### Directive
Where the line holding "In the scene, which of" appears, start copying, and continue exactly through the last line of the listing, skipping pictures.

─── Records shown

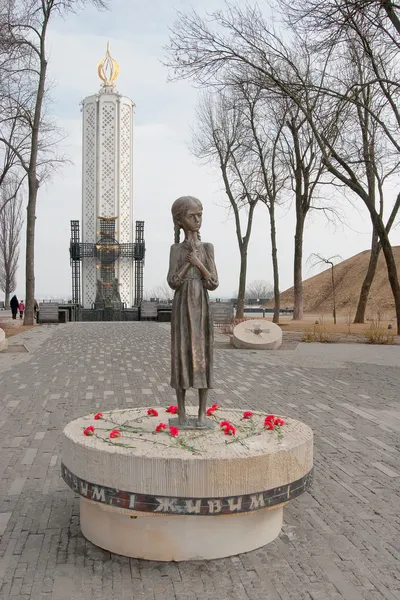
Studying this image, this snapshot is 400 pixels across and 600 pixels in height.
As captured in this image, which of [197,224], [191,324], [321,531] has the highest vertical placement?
[197,224]

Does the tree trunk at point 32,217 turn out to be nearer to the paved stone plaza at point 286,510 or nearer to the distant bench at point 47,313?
the distant bench at point 47,313

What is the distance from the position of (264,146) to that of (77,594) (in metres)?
27.8

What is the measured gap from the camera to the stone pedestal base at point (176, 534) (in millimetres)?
3709

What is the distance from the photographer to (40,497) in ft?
16.0

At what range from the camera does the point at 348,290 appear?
5269cm

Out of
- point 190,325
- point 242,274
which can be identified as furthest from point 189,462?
point 242,274

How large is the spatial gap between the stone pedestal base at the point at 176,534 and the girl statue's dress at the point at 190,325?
0.99 meters

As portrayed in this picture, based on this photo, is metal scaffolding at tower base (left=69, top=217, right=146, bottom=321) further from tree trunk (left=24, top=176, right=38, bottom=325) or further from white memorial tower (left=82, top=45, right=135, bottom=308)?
tree trunk (left=24, top=176, right=38, bottom=325)

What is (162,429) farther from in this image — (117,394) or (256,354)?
(256,354)

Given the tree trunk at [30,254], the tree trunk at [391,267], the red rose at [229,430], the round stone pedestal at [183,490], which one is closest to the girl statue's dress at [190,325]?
the red rose at [229,430]

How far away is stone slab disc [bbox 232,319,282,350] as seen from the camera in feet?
54.9

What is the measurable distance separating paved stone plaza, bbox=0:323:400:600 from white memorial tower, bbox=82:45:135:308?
28.7 meters

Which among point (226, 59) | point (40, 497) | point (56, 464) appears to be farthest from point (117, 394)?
point (226, 59)

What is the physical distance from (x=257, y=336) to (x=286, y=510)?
12.4m
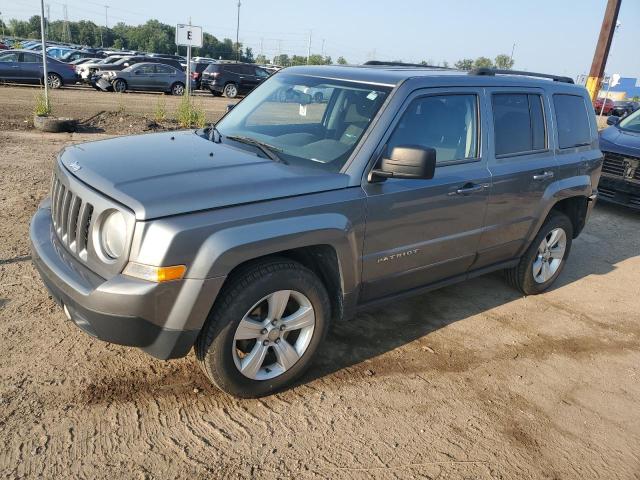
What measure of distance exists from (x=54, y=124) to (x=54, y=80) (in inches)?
509

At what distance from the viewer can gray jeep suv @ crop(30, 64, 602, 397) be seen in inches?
108

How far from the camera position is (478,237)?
14.1 feet

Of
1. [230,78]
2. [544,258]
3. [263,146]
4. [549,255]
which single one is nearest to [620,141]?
[549,255]

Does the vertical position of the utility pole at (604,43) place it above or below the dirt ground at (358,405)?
above

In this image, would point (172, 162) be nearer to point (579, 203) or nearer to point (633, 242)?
point (579, 203)

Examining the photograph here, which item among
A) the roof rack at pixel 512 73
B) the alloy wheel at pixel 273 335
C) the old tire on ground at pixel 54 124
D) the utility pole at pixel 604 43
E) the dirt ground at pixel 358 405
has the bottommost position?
the dirt ground at pixel 358 405

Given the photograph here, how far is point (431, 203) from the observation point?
376 centimetres

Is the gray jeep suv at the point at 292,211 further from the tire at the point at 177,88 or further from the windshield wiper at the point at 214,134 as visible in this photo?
the tire at the point at 177,88

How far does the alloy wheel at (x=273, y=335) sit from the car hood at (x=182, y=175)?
0.62m

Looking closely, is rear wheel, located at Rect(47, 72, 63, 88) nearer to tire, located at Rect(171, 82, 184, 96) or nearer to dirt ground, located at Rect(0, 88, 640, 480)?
tire, located at Rect(171, 82, 184, 96)

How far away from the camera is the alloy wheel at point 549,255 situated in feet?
17.1

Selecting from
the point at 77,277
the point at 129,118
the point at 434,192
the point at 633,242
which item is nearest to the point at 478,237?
the point at 434,192

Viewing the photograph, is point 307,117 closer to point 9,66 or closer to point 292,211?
point 292,211

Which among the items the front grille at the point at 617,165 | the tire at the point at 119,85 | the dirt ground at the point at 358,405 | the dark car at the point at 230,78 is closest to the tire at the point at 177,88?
the dark car at the point at 230,78
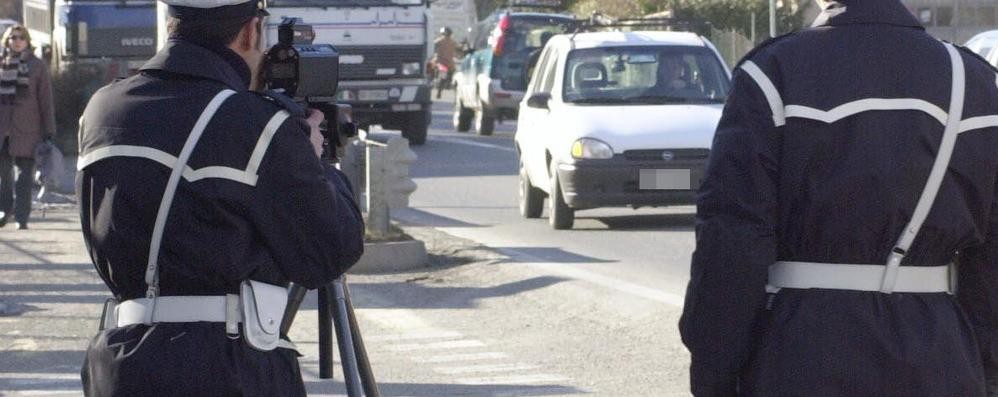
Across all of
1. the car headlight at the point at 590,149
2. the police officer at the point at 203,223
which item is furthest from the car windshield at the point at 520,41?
the police officer at the point at 203,223

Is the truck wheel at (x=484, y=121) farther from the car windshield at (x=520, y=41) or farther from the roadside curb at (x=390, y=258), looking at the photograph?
the roadside curb at (x=390, y=258)

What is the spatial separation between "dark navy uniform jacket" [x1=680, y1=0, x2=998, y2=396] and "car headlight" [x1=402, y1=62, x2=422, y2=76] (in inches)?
835

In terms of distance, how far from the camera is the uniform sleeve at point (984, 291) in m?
3.73

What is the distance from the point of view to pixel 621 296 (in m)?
10.3

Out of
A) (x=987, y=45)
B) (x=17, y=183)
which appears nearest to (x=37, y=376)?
(x=17, y=183)

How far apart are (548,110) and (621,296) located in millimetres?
4353

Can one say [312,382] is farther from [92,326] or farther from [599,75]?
[599,75]

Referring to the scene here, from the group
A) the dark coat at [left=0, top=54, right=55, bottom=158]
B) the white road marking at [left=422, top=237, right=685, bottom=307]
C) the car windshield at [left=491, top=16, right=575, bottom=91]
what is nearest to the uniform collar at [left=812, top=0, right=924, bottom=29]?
the white road marking at [left=422, top=237, right=685, bottom=307]

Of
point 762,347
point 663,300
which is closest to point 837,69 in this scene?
point 762,347

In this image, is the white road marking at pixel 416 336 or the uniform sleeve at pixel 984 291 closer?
the uniform sleeve at pixel 984 291

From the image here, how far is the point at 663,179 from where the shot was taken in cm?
1349

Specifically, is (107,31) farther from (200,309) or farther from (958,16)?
(200,309)

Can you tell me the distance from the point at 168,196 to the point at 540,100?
1081 centimetres

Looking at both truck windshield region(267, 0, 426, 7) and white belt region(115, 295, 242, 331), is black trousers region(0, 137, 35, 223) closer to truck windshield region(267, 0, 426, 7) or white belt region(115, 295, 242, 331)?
truck windshield region(267, 0, 426, 7)
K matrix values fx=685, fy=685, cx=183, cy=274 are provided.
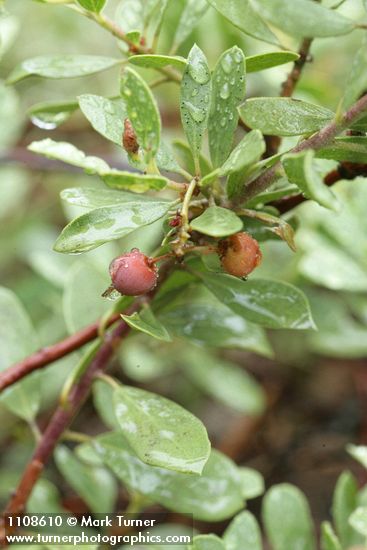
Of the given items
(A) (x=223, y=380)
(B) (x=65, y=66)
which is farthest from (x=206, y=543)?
(A) (x=223, y=380)

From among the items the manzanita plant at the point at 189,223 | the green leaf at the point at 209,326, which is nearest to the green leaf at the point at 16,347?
the manzanita plant at the point at 189,223

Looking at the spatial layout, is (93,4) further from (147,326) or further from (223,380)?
(223,380)

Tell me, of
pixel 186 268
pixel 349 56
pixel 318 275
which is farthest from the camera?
pixel 349 56

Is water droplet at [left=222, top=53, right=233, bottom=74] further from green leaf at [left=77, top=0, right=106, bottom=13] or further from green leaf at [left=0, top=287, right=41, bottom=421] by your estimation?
green leaf at [left=0, top=287, right=41, bottom=421]

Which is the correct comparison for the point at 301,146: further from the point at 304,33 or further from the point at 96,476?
the point at 96,476

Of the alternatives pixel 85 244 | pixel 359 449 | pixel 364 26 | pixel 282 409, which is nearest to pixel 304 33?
pixel 364 26

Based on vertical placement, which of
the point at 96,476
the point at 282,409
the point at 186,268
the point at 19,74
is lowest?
the point at 282,409
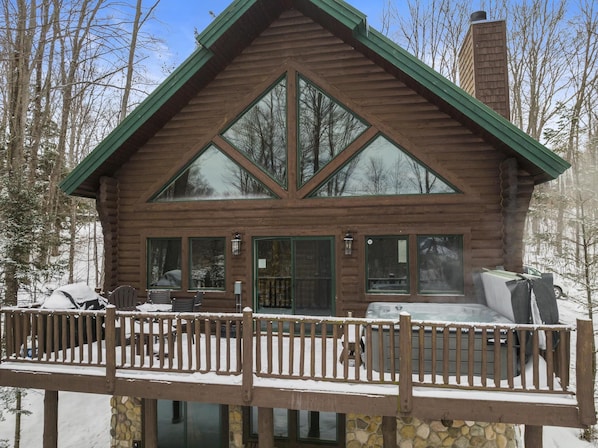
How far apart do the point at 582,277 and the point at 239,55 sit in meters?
10.2

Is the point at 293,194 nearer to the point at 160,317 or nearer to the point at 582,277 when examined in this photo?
the point at 160,317

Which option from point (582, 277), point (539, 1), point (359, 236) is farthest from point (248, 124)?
point (539, 1)

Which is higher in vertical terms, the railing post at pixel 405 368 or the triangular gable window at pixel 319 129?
the triangular gable window at pixel 319 129

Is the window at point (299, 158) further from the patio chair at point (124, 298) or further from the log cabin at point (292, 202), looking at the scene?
the patio chair at point (124, 298)

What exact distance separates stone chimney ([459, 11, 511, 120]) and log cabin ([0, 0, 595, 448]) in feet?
0.10

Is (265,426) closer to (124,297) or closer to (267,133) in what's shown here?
(124,297)

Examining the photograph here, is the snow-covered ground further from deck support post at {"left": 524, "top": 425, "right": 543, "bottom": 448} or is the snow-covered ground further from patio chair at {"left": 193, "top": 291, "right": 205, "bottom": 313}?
deck support post at {"left": 524, "top": 425, "right": 543, "bottom": 448}

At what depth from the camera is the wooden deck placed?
474 cm

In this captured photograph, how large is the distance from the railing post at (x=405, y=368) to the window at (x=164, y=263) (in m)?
5.38

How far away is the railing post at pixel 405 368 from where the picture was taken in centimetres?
488

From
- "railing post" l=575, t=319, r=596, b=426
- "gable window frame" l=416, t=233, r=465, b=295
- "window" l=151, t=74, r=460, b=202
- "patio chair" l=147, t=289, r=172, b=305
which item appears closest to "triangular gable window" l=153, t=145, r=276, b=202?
"window" l=151, t=74, r=460, b=202

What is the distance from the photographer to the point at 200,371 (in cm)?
557

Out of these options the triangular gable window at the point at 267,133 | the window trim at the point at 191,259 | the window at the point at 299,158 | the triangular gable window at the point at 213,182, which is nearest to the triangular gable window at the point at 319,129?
the window at the point at 299,158

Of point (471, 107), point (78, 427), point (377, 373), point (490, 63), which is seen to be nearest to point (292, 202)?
point (471, 107)
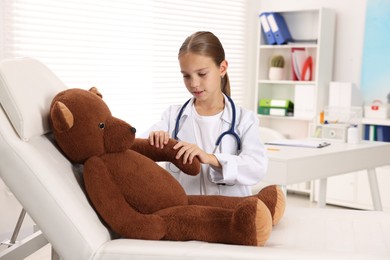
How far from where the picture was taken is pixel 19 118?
1353mm

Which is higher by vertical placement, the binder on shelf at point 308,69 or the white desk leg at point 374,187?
the binder on shelf at point 308,69

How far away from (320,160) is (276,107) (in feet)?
6.83

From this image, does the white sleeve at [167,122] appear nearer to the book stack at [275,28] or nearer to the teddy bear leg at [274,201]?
the teddy bear leg at [274,201]

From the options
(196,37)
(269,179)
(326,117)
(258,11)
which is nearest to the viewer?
(196,37)

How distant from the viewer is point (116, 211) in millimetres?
1384

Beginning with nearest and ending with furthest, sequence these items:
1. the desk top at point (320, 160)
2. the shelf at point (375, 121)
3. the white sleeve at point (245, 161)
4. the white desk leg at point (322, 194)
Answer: the white sleeve at point (245, 161), the desk top at point (320, 160), the white desk leg at point (322, 194), the shelf at point (375, 121)

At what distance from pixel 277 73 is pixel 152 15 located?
4.12 feet

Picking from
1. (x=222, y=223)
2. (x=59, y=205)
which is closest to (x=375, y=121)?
(x=222, y=223)

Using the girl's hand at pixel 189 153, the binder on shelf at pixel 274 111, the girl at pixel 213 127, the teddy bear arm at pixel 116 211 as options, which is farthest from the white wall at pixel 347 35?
the teddy bear arm at pixel 116 211

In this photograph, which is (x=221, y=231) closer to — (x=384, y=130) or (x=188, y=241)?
(x=188, y=241)

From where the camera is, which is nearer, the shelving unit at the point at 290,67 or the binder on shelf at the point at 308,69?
the shelving unit at the point at 290,67

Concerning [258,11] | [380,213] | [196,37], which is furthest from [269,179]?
[258,11]

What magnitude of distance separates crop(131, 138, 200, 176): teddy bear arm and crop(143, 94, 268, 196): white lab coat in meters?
0.13

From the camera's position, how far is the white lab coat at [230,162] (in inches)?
67.4
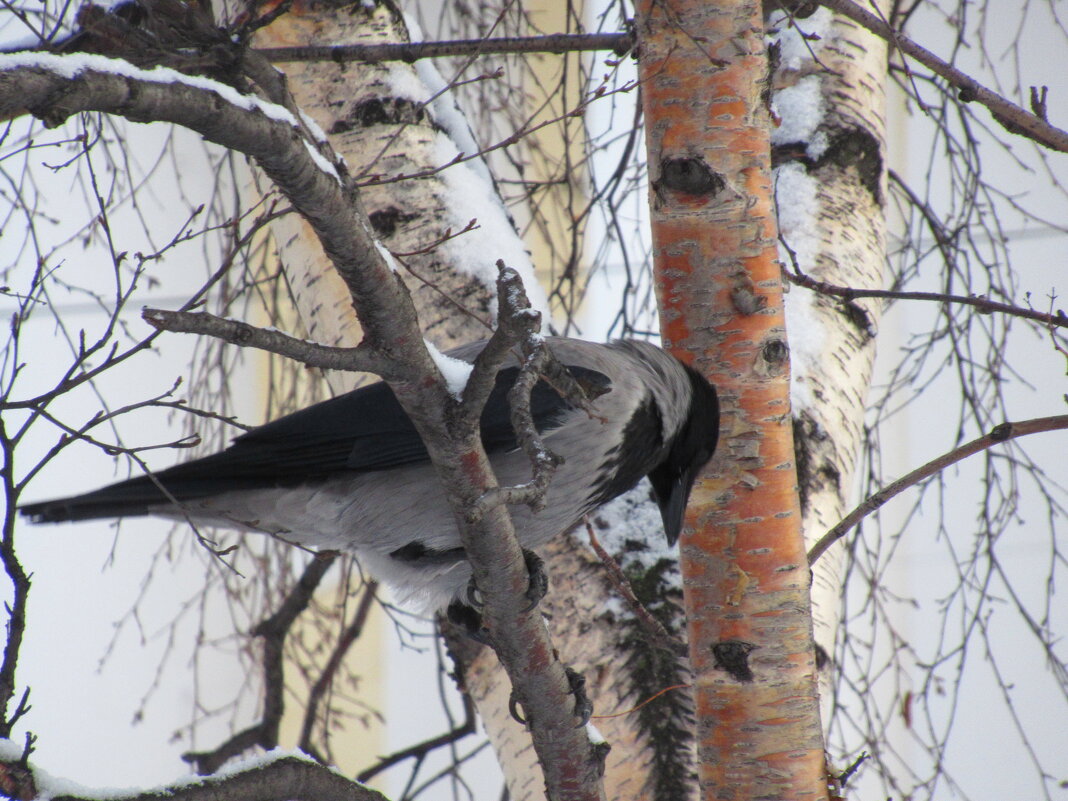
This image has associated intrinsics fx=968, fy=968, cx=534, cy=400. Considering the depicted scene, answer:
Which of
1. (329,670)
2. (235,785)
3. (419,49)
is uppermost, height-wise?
(419,49)

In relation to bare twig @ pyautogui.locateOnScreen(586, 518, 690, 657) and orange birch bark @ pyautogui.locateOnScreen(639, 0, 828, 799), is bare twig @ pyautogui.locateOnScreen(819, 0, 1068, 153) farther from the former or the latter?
bare twig @ pyautogui.locateOnScreen(586, 518, 690, 657)

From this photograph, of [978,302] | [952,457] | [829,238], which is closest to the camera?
[978,302]

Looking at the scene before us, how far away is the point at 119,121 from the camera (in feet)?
9.91

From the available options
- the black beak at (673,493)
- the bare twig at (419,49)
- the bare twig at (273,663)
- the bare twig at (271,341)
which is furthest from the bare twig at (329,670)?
the bare twig at (271,341)

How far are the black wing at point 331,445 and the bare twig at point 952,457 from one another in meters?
0.47

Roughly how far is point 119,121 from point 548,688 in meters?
2.48

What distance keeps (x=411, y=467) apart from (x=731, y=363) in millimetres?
627

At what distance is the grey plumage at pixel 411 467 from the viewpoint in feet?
5.65

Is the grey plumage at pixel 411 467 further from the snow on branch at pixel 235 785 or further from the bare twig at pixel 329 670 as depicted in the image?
the bare twig at pixel 329 670

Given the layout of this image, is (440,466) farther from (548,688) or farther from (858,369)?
(858,369)

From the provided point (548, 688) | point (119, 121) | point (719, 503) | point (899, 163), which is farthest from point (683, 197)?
point (899, 163)

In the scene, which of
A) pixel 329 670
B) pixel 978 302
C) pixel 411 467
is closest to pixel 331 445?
pixel 411 467

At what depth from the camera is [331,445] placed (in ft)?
5.91

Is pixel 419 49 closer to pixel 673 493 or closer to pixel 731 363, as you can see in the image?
pixel 731 363
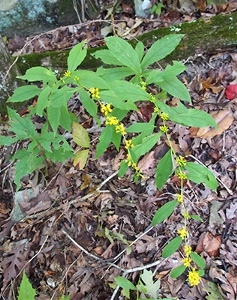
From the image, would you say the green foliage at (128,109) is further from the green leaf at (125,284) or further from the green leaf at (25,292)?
the green leaf at (25,292)

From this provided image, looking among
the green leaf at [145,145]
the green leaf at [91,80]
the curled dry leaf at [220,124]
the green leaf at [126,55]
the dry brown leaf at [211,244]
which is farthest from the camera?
the curled dry leaf at [220,124]

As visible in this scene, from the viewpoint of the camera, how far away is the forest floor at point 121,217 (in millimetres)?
2492

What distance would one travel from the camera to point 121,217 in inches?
107

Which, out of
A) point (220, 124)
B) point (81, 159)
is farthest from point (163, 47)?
point (81, 159)

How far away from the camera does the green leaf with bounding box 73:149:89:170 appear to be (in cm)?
292

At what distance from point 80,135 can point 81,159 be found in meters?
0.21

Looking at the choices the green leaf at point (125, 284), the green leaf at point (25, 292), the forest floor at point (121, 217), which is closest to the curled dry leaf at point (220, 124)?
the forest floor at point (121, 217)

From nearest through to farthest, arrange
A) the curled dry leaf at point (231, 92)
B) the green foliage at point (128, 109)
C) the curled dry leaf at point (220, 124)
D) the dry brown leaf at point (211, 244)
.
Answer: the green foliage at point (128, 109)
the dry brown leaf at point (211, 244)
the curled dry leaf at point (220, 124)
the curled dry leaf at point (231, 92)

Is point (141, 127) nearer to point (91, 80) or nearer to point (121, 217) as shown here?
point (91, 80)

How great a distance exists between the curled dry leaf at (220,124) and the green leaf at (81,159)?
3.29 ft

──────

### Reply
In the scene, which of
A) pixel 329 670
B) pixel 978 302
C) pixel 411 467
is closest to pixel 331 445?
pixel 411 467

At what depth from the camera is [331,445] placed (in ft)?
5.91

Is pixel 419 49 closer to pixel 673 493 or closer to pixel 731 363, as you can see in the image?
pixel 731 363
From the image, would you say the green foliage at (128,109) is further from the green leaf at (125,284) or further from the green leaf at (25,292)?
the green leaf at (25,292)

From this provided image, looking among
the green leaf at [145,145]
the green leaf at [91,80]
the curled dry leaf at [220,124]
the green leaf at [126,55]
the dry brown leaf at [211,244]
which is farthest from the camera?
the curled dry leaf at [220,124]

As visible in this scene, from the viewpoint of the camera, how far away is the forest floor at point 121,217 (in millimetres)?
2492

What distance would one travel from the camera to point 121,217 in inches?
107

Which, out of
A) point (220, 124)
B) point (81, 159)
is farthest from point (163, 47)?
point (81, 159)

How far away from the camera does the green leaf with bounding box 73:149:89:170 appear to be (in cm)?
292

At what distance from point 80,135 can point 81,159 be found in meters?
0.21

Looking at the choices the green leaf at point (125, 284), the green leaf at point (25, 292), the forest floor at point (121, 217), which is closest to the curled dry leaf at point (220, 124)?
the forest floor at point (121, 217)

From nearest through to farthest, arrange
A) the curled dry leaf at point (231, 92)
B) the green foliage at point (128, 109)
C) the curled dry leaf at point (220, 124)
D) the dry brown leaf at point (211, 244)
.
Answer: the green foliage at point (128, 109)
the dry brown leaf at point (211, 244)
the curled dry leaf at point (220, 124)
the curled dry leaf at point (231, 92)

Is point (141, 127) nearer to point (91, 80) or nearer to point (121, 217) as shown here?
point (91, 80)

How great a distance exists between the curled dry leaf at (220,124) and the green leaf at (81,159)?
3.29 ft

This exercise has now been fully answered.